**READING PASSAGE**
★ ★ ★ ★ ★
Published June 11, 2014


The online-education boom has made technology vendors powerful. So powerful, in fact, that some university officials say it’s getting harder and harder to update their technology without placing themselves under the sway of outside companies.

Now four major research universities are trying to promote strength in numbers. They are creating a consortium, called Unizin, that they hope will help member institutions innovate on their own terms.

“Unizin is a strategic move by universities to assert greater control and influence over the digital-learning landscape than would otherwise be possible by any single institution,” the founders write in a news release. The four institutions are Colorado State University, Indiana University, the University of Florida, and the University of Michigan.

Unizin will negotiate contracts with technology vendors for products and services that many universities already buy individually. But instead of implementing the technologies locally, member institutions will get a set of “sewn-together services” from Unizin in exchange for dues, says Bradley C. Wheeler, vice president for information technology at Indiana.

The aim is to create a “common infrastructure” that will allow member institutions and their instructors to share data, software, and learning materials without worrying about losing control of student data or intellectual property.

Universities differentiate themselves by their programs, not their infrastructure, says Mr. Wheeler, and yet Indiana and its peers have spent millions building and buying their own systems for storing and managing digital materials. “Right now that stuff is going into digital shoe boxes, one campus at a time,” he says, but a common infrastructure would make it easier to share course materials and data across university borders.
★ ★ ★ ★ ★
**LISTING**
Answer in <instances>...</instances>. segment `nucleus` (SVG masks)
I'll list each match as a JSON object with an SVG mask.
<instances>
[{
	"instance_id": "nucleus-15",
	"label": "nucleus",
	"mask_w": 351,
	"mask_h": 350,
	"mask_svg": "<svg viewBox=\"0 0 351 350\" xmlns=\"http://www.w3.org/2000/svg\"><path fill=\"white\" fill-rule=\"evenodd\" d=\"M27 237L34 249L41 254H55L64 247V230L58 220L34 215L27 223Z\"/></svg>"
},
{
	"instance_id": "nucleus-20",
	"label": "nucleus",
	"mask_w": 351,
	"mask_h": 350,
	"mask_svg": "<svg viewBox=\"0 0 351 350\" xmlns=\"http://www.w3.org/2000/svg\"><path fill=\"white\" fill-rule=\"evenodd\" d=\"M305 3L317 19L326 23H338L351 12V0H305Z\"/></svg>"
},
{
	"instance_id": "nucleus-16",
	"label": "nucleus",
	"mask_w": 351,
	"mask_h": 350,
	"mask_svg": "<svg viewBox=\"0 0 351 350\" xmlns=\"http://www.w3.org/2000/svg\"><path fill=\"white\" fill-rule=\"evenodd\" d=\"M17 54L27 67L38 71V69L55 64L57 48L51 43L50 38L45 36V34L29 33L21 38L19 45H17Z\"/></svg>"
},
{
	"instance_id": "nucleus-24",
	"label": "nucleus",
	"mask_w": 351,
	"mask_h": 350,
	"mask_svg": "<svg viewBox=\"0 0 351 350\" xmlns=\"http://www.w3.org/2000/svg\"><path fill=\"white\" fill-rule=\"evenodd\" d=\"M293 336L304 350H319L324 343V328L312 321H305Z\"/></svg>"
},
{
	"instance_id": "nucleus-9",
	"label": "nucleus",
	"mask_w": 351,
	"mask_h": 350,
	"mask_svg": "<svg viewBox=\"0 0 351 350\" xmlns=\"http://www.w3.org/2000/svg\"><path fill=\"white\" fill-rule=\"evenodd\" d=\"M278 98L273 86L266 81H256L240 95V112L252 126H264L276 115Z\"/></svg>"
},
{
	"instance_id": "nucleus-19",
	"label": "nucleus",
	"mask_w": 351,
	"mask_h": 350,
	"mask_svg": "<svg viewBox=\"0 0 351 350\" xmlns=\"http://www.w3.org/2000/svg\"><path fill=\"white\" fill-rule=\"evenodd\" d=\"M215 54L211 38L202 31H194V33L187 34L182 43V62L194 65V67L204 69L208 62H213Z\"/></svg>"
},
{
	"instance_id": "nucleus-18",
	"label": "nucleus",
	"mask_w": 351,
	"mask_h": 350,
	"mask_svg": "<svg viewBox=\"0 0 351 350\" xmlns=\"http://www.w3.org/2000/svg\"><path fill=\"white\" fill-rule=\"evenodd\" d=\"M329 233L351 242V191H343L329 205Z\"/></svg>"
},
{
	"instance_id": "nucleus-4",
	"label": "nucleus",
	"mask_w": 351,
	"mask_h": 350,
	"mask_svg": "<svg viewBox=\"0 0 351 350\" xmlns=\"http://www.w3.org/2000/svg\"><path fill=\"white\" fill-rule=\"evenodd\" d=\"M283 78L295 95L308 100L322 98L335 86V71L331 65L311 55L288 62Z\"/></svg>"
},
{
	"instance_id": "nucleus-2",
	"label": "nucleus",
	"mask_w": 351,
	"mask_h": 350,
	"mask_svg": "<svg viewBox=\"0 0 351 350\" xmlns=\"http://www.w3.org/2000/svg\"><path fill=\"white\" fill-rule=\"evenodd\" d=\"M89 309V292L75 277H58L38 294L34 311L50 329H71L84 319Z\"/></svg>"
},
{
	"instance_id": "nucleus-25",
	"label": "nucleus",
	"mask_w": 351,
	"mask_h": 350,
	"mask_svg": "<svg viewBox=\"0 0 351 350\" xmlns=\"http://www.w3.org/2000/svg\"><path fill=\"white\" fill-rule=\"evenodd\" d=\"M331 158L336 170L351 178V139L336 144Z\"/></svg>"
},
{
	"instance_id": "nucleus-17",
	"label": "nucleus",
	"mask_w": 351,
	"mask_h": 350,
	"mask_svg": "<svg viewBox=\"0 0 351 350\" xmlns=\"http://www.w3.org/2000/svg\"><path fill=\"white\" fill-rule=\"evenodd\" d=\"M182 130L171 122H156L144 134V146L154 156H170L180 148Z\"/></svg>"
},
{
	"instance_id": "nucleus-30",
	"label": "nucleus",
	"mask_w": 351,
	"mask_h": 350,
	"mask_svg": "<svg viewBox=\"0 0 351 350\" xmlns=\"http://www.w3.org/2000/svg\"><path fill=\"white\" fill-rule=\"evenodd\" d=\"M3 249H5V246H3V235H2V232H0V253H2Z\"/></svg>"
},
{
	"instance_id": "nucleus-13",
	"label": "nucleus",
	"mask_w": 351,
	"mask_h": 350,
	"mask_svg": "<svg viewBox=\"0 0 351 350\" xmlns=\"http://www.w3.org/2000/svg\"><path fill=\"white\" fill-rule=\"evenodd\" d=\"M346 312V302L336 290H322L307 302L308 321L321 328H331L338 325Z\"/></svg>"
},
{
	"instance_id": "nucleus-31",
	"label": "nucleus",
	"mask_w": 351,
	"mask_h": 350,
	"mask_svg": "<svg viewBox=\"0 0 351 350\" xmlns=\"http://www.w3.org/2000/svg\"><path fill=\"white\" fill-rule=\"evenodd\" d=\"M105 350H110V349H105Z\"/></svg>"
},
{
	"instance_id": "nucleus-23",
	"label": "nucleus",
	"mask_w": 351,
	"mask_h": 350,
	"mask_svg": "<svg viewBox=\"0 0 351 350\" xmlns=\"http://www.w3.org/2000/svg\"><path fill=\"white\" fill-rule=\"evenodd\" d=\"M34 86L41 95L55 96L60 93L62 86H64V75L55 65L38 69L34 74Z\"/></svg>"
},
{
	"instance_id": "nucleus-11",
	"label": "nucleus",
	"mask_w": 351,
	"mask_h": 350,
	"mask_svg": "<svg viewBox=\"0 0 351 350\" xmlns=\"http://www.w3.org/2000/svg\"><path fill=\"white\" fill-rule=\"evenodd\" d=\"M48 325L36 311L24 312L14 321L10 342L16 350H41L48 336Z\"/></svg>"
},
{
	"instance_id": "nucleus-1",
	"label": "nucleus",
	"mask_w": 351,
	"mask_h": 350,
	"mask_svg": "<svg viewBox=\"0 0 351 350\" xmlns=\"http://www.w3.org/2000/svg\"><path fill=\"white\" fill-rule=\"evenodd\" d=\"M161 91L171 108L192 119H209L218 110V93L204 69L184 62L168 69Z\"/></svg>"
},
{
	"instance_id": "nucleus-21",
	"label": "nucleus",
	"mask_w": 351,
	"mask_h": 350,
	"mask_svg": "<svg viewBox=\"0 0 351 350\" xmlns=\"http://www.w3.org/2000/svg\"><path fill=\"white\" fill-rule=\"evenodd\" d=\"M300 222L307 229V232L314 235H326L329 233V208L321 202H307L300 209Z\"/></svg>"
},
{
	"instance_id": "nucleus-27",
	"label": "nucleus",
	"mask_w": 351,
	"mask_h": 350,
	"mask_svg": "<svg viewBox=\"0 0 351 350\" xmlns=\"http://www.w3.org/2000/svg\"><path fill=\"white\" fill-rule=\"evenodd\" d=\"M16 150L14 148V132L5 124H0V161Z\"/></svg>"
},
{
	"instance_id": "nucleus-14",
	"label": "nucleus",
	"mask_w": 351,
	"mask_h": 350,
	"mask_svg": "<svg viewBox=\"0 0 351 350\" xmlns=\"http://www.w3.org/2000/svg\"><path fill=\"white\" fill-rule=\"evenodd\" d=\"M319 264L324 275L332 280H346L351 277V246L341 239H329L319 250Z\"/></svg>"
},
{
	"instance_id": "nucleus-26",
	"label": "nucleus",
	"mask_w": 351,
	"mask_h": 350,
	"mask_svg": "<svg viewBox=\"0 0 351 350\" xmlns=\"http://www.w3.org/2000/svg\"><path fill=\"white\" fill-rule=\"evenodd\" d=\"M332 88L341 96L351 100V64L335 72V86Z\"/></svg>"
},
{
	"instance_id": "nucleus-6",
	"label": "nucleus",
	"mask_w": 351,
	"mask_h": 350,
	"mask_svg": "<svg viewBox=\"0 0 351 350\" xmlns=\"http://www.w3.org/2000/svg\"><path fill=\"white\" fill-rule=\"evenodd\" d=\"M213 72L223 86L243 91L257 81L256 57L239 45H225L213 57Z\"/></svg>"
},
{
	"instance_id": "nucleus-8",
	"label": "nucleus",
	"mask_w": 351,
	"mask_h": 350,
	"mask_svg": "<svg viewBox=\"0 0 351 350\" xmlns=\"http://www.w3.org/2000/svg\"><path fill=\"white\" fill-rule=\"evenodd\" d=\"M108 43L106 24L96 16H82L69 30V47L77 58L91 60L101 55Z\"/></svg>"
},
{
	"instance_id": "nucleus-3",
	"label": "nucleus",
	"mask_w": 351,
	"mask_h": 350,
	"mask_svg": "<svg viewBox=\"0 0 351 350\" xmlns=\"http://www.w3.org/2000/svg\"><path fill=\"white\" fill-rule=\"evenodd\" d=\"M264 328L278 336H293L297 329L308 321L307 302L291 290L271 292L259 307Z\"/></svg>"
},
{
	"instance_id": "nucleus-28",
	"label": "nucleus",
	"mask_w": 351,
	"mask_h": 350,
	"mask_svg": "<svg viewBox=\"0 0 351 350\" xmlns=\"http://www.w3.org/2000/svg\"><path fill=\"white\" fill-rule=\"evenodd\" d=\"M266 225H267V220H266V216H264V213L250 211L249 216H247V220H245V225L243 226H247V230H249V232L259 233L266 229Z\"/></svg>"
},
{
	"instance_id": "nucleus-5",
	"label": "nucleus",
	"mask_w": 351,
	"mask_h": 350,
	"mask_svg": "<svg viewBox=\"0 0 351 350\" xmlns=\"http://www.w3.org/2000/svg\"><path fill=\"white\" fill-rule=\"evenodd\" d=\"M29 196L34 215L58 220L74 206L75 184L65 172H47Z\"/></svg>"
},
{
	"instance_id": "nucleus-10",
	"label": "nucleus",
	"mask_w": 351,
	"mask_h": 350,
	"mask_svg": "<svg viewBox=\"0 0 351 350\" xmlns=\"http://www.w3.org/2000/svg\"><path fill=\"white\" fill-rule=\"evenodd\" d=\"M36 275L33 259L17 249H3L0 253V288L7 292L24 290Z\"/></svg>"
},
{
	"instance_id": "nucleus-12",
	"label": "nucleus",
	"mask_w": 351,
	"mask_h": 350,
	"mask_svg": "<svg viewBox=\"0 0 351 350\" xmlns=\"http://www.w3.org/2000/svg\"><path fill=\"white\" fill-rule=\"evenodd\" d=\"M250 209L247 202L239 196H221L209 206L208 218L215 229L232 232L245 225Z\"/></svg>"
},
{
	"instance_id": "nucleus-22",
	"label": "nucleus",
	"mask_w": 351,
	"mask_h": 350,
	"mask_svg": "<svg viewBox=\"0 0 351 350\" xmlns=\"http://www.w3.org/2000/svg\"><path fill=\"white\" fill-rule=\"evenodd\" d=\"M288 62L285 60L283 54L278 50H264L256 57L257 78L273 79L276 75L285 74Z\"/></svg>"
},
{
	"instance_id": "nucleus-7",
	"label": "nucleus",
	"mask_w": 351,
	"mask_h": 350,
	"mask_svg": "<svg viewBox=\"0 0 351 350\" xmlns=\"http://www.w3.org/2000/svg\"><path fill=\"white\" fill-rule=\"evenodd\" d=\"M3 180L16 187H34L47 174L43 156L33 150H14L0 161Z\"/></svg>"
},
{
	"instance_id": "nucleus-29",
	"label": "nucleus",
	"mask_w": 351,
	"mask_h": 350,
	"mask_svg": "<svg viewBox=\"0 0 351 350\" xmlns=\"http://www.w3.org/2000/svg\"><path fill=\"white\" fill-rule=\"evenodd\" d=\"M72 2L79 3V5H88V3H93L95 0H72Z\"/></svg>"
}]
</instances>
★ ★ ★ ★ ★
**TO DO**
(a) Transcribe the Unizin article starting with "Now four major" and going on through "their own terms.".
(b) According to the Unizin article, what do member institutions pay in exchange for the set of "sewn-together services"?

**TASK-BY-TASK ANSWERS**
(a)
Now four major research universities are trying to promote strength in numbers. They are creating a consortium, called Unizin, that they hope will help member institutions innovate on their own terms.

(b) Dues.